TASK PROMPT: Can you render the entries from the line containing "this 359×214 image." through the end of the entries as a two-column CSV with the columns instruction and output, one row per entry, with each field quoted and line breaks turned into spaces? Leave the pictures out.

Entries from a data source:
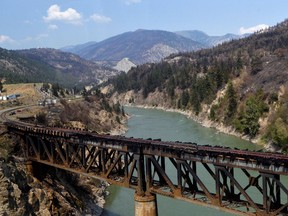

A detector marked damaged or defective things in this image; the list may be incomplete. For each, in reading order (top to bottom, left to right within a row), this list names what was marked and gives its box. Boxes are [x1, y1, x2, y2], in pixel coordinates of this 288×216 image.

charred wooden trestle [5, 120, 288, 215]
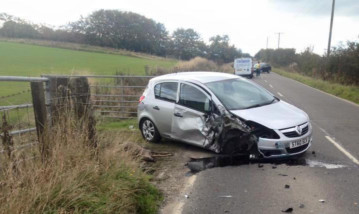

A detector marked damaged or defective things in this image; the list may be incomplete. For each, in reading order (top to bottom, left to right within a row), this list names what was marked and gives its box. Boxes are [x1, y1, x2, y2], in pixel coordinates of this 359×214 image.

broken headlight [248, 121, 282, 140]
damaged front bumper [258, 123, 312, 158]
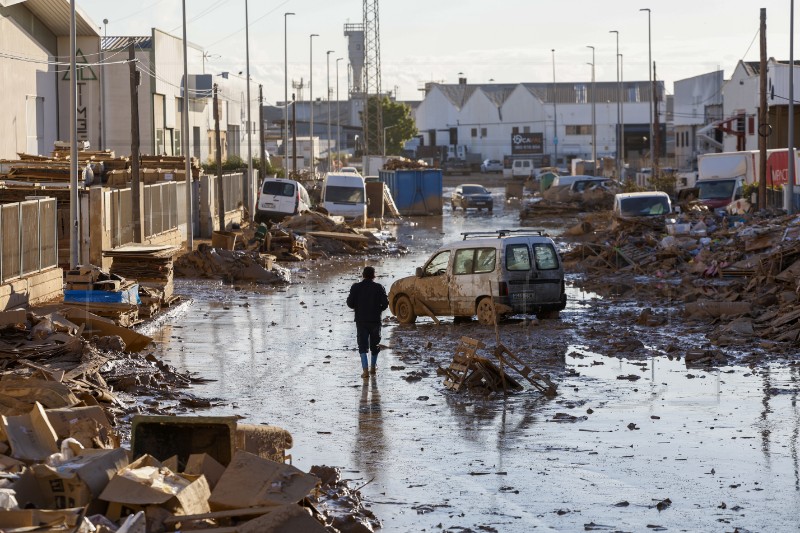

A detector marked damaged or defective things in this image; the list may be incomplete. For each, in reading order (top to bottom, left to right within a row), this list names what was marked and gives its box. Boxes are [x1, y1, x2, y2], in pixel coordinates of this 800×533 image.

damaged van [386, 227, 564, 322]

COMPLETED TASK:
instruction,output
"A detector marked damaged or defective things in this image; the list may be incomplete. For each, in reading order (top to bottom, left to right within a row), this list names what was marked and gives its box. Boxes are [x1, y1, x2, y2], in pixel coordinates of this 359×214 image.","broken headlight [248, 121, 282, 140] damaged front bumper [258, 123, 312, 158]"
"A detector marked damaged or defective things in this image; the list may be incomplete. For each, in reading order (top to bottom, left to right within a row), this list names what was marked and gives its box. Boxes are [x1, y1, x2, y2], in pixel coordinates of this 800×533 image.","damaged van [386, 227, 564, 322]"